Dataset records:

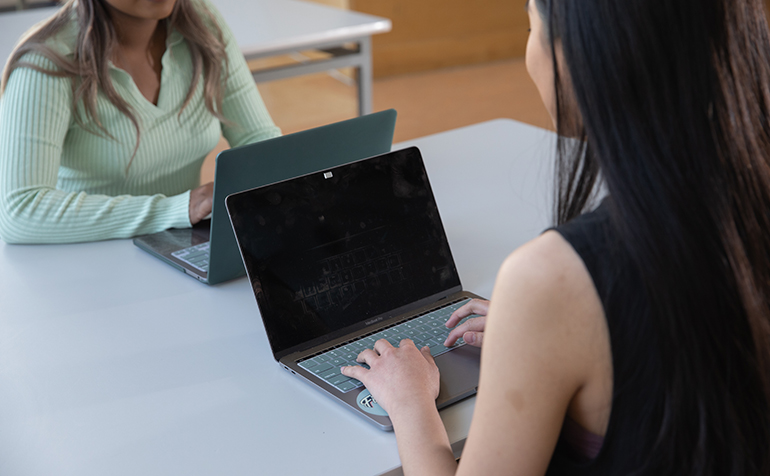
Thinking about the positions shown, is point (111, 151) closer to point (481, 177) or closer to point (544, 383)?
point (481, 177)

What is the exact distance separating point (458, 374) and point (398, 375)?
0.08 metres

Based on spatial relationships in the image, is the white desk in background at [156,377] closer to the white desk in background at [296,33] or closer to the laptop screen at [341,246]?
the laptop screen at [341,246]

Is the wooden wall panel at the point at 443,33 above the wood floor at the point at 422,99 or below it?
above

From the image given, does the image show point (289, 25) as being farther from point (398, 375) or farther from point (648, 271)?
point (648, 271)

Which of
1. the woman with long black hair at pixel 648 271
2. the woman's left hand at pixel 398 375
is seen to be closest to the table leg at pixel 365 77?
the woman's left hand at pixel 398 375

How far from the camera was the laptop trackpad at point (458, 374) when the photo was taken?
0.78m

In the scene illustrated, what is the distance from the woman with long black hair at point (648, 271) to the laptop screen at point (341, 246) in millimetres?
339

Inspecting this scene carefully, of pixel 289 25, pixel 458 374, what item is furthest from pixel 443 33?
pixel 458 374

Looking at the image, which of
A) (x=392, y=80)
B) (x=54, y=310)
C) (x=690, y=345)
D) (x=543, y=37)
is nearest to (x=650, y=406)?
(x=690, y=345)

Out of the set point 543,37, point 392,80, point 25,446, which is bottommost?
point 392,80

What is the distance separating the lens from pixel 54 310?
3.29 feet

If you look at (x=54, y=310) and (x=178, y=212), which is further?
(x=178, y=212)

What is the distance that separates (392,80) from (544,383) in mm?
Answer: 4632

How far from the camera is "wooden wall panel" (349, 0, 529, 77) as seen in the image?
5035mm
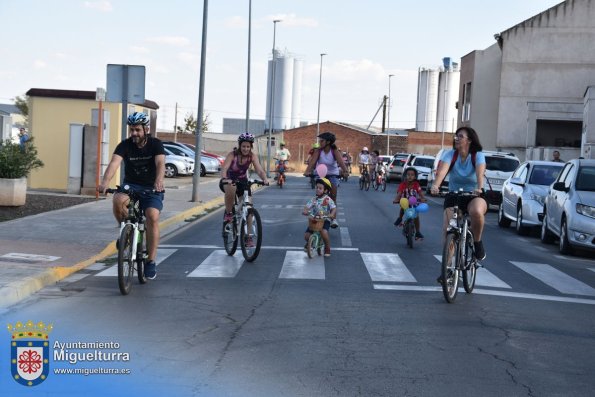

→ **EXERCISE PROMPT**
Copy the stretch of the records from the line that contains "Is the wooden" through the end of the records, word for word. Leave the pictures out of your copy.

→ **THE RESULT**
Is the wooden wall panel at the point at 443,33 above the wood floor at the point at 422,99 or below it?
above

From the image given, does the image show point (289, 25) as being farther from point (398, 375) or farther from point (648, 271)?
point (648, 271)

Which of
1. the woman with long black hair at pixel 648 271
2. the woman's left hand at pixel 398 375
is seen to be closest to the table leg at pixel 365 77?
the woman's left hand at pixel 398 375

How far from the camera was the laptop trackpad at point (458, 374) when the photo was taken?
0.78m

In the scene illustrated, what is the distance from the woman with long black hair at point (648, 271) to the laptop screen at point (341, 246) in millimetres?
339

Inspecting this scene carefully, of pixel 289 25, pixel 458 374, what item is furthest from pixel 443 33?
pixel 458 374

Looking at the image, which of
A) (x=392, y=80)
B) (x=54, y=310)
C) (x=690, y=345)
D) (x=543, y=37)
is nearest to (x=650, y=406)?
(x=690, y=345)

Out of the set point 543,37, point 392,80, point 25,446, which is bottommost?
point 392,80

What is the distance separating the lens from pixel 54 310?
3.29 feet

If you look at (x=54, y=310) and (x=178, y=212), which is further?
(x=178, y=212)

What is the distance that separates (392,80) from (544,383) in mm?
Answer: 4632

How far from the camera is "wooden wall panel" (349, 0, 529, 77) as seen in the image?
5035mm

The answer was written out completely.